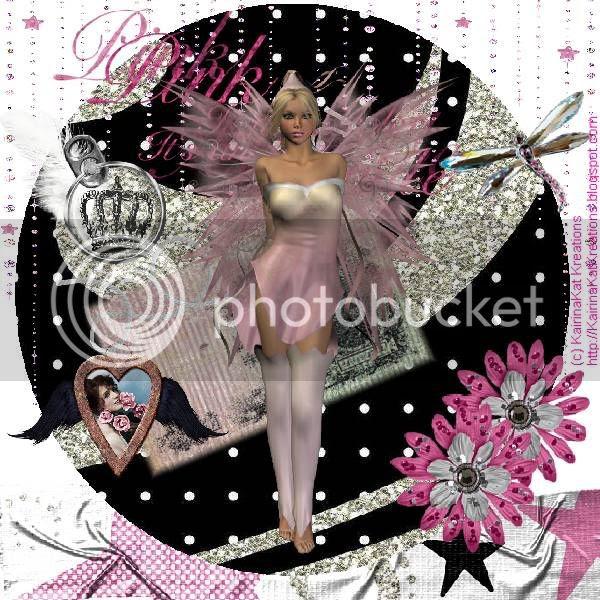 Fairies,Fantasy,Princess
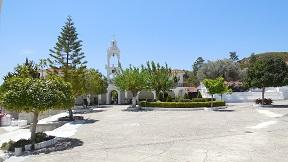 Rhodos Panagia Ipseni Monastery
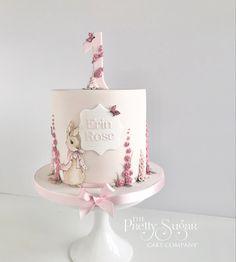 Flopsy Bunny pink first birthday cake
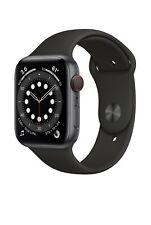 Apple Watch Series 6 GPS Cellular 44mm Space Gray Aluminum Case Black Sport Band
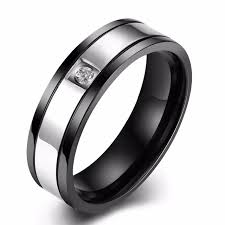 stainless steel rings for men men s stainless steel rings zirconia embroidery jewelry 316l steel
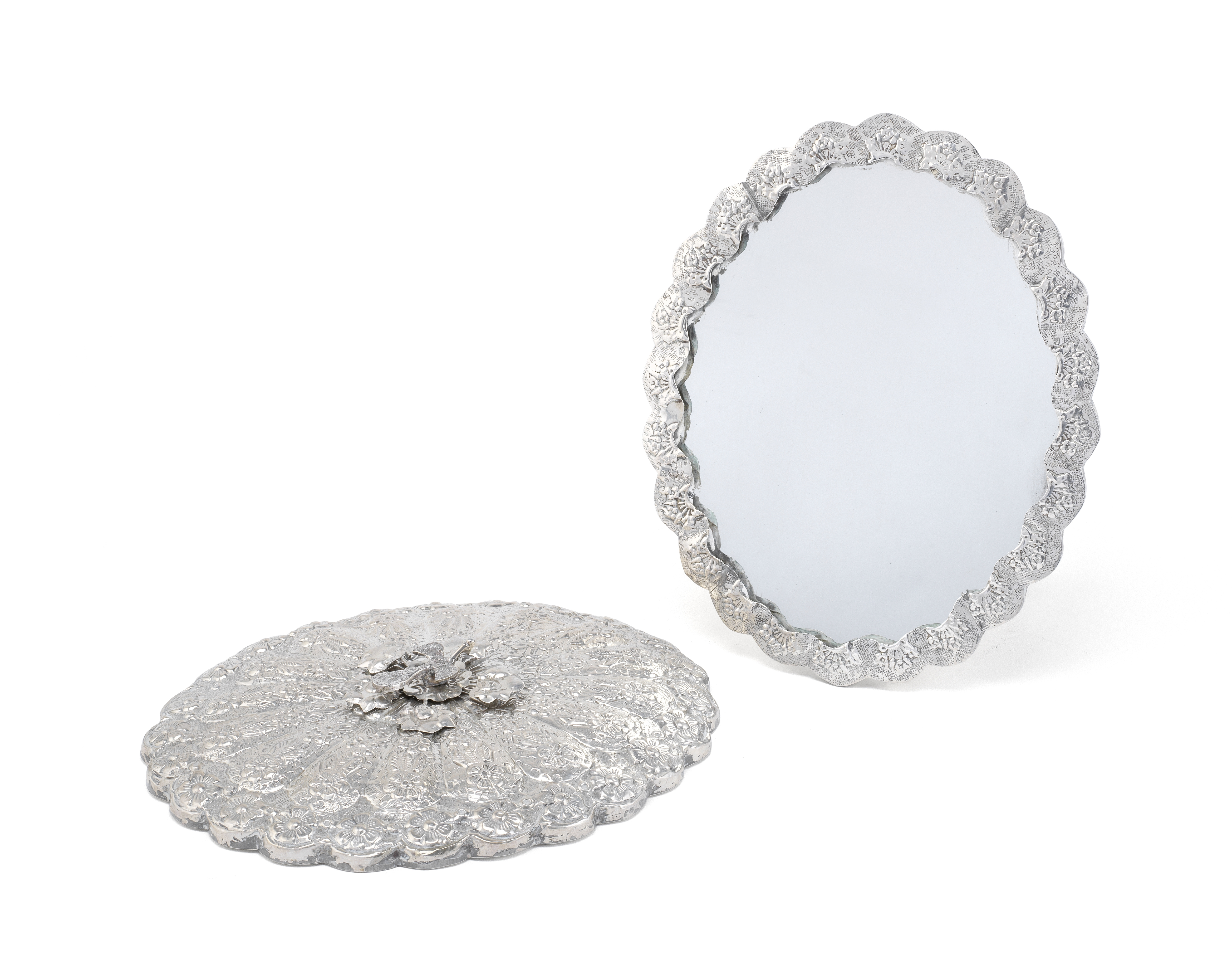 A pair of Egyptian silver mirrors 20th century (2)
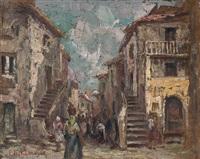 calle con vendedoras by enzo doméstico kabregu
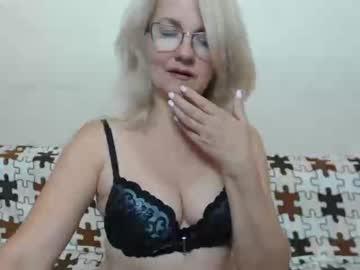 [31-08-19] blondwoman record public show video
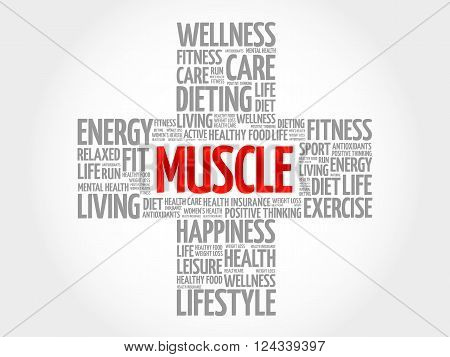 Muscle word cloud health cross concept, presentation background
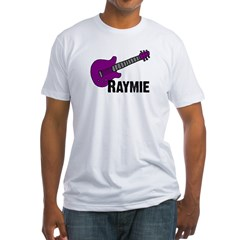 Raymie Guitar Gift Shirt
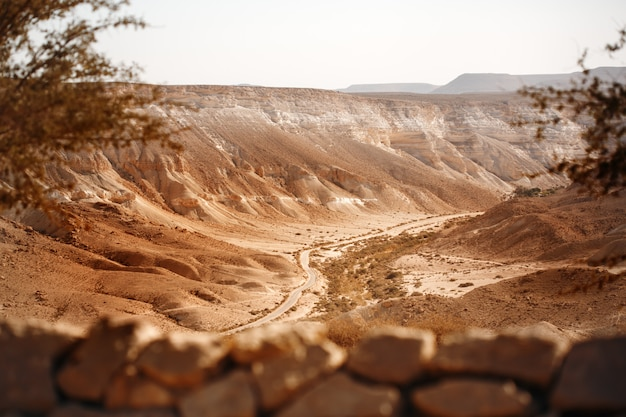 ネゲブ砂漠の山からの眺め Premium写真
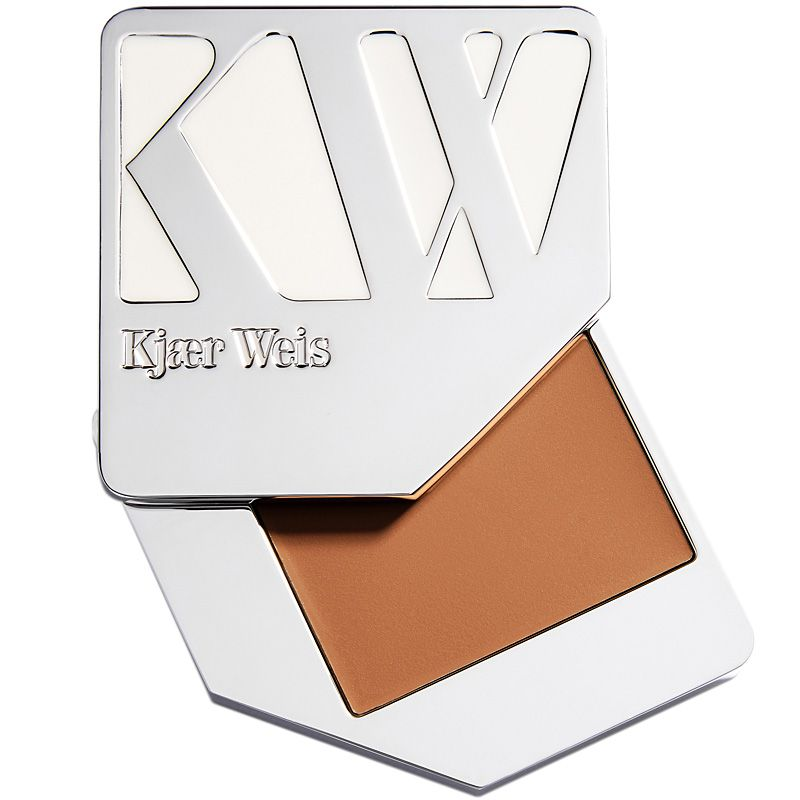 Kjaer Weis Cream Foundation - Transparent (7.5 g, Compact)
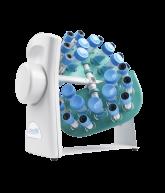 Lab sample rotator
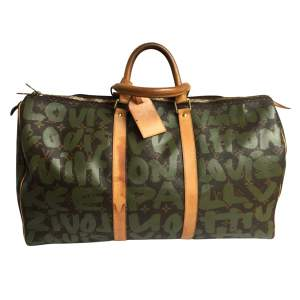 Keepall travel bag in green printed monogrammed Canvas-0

————

» **ASSIGNMENT**: Aside from its pictures, the listing must be given again in full, exactly as it appears.

» **EXPECTED ANSWER**:
 Fairies,Fantasy,Princess
 Rhodos Panagia Ipseni Monastery
 Flopsy Bunny pink first birthday cake
 Apple Watch Series 6 GPS Cellular 44mm Space Gray Aluminum Case Black Sport Band
 stainless steel rings for men men s stainless steel rings zirconia embroidery jewelry 316l steel
 A pair of Egyptian silver mirrors 20th century (2)
 calle con vendedoras by enzo doméstico kabregu
 [31-08-19] blondwoman record public show video
 Muscle word cloud health cross concept, presentation background
 Raymie Guitar Gift Shirt
 ネゲブ砂漠の山からの眺め Premium写真
 Kjaer Weis Cream Foundation - Transparent (7.5 g, Compact)
 Lab sample rotator
 Keepall travel bag in green printed monogrammed Canvas-0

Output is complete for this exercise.